Karma Strikes Again: Trophy Hunter Killed by Elephant

Karma Strikes Again: Trophy Hunter Killed by Elephant



Karma has really been a bitch to trophy hunters in Zimbabwe over the past couple of months. Early last month Scott Van Zyl, the owner of a South African trophy hunting operation, was eaten by the crocodiles he’d intended to kill.

On May 19, his friend Theunis Botha, the owner of another South African trophy-hunting company, was killed by an elephant at the Good Luck Farm, a canned hunting ranch near Zimbabwe’s Hwange National Park.

The group Botha was leading on a hunting safari unwittingly wandered into a breeding herd of elephants, the Telegraph reports.

Karma Strikes Again: Trophy Hunter Killed by Elephant
Photo credit: YouTube

When three elephant cows charged the hunters, Botha tried to shoot them. To stop him, a fourth elephant cow charged him from the side and lifted Botha with her trunk. One of the other trophy hunters fatally shot that elephant. She dropped Botha and collapsed on top of him, killing him.

Rest in peace, poor elephant.

Theunis Botha Big Game Safaris has been in business since the early 1980s. In 1991, Botha opened his first hunting ranch with his wife. At the time of his death, he owned private hunting ranches in Zimbabwe, Botswana, Mozambique and Namibia.

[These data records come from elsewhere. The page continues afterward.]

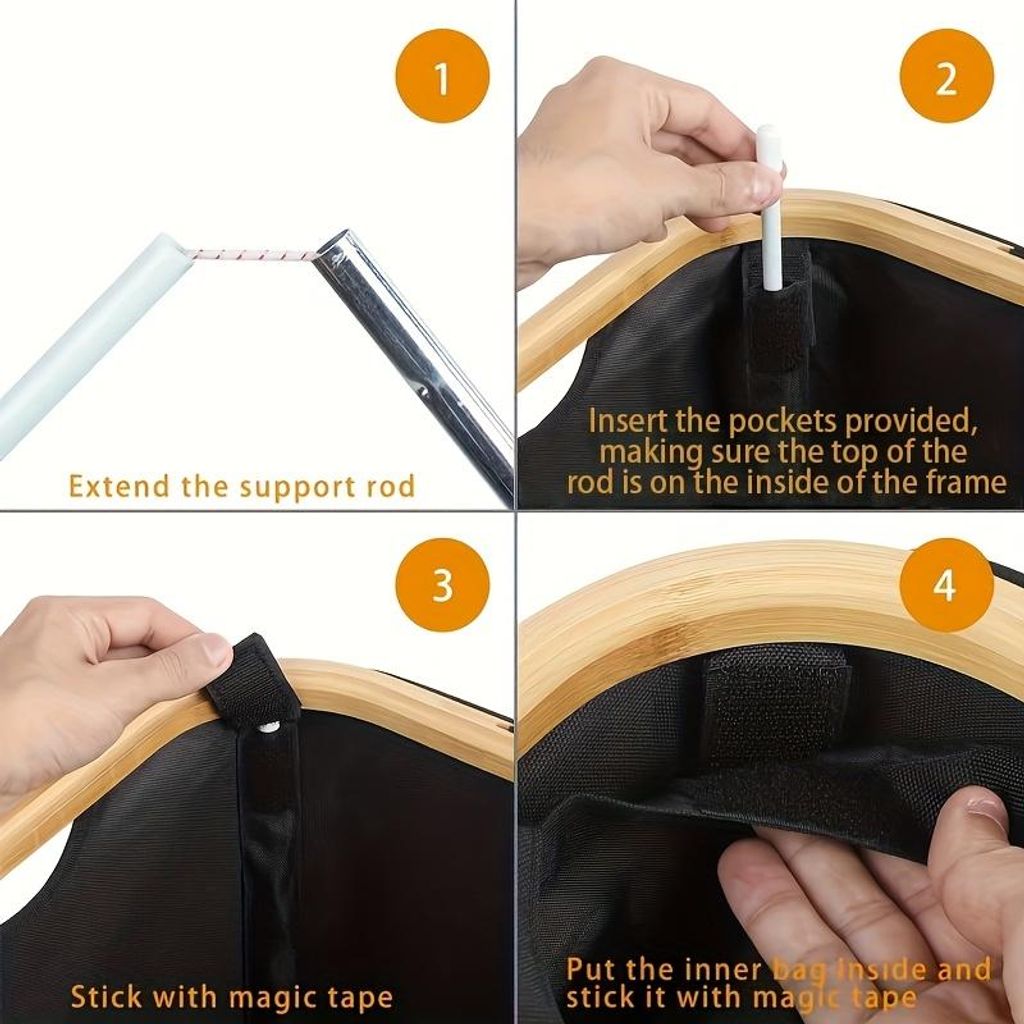 1

Extend the support rod

2

Insert the pockets provided, making sure the top of the rod is on the inside of the frame

3

Stick with magic tape

4

Put the inner bag inside and stick it with magic tape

“A passionate and professional hunting outfitter operation focused on giving his clients a unique exiting [sic] African safari experience,” says the Theunis Botha Big Game Safaris and Hounds website.

“Passionate?” Botha was famous among other trophy hunters for “Monteria hunts,” which are especially despicable. This cowardly method of “hunting” – which involves no actual hunting whatsoever — puts dogs in danger by using them as bait to chase animals toward the losers lying in wait to shoot them.

In Europe, Monteria hunts traditionally involve deer and boar. Botha, however, gained his fame using this egregious method to kill lions and leopards.

Just like his buddy Van Zyl, Botha posted disturbing and graphic videos on YouTube of these kills. One video you really don’t want to watch shows hunters shooting elephants, crocodiles and other creatures and then, with big ol’ smiles on their faces, standing beside their kills. Botha is seen holding up huge elephant tusks and grinning beside a dead elephant.

While elephants apparently weren’t worth much more than their tusks to Botha, unlike him and his clients, these magnificent creatures have the capability to be compassionate.

“Research on elephants is full of examples of the animals apparently behaving empathetically — recognizing and responding to another elephant’s pain or problem,” notes National Geographic. “Often, they even make heroic efforts to assist one another.”

That’s exactly what that elephant cow was doing when she was killed trying to saving the lives of others in her herd. At least her death wasn’t completely in vain. She permanently saved her herd and other wildlife from someone who profited and took pleasure fromkilling innocent animals.

It’s highly unlikely, but wouldn’t it be great if, spooked by the deaths of Van Zyl and Botha, other trophy hunters decide not to take any chances and take up a humane hobby instead? Karma can actually be a very beautiful thing.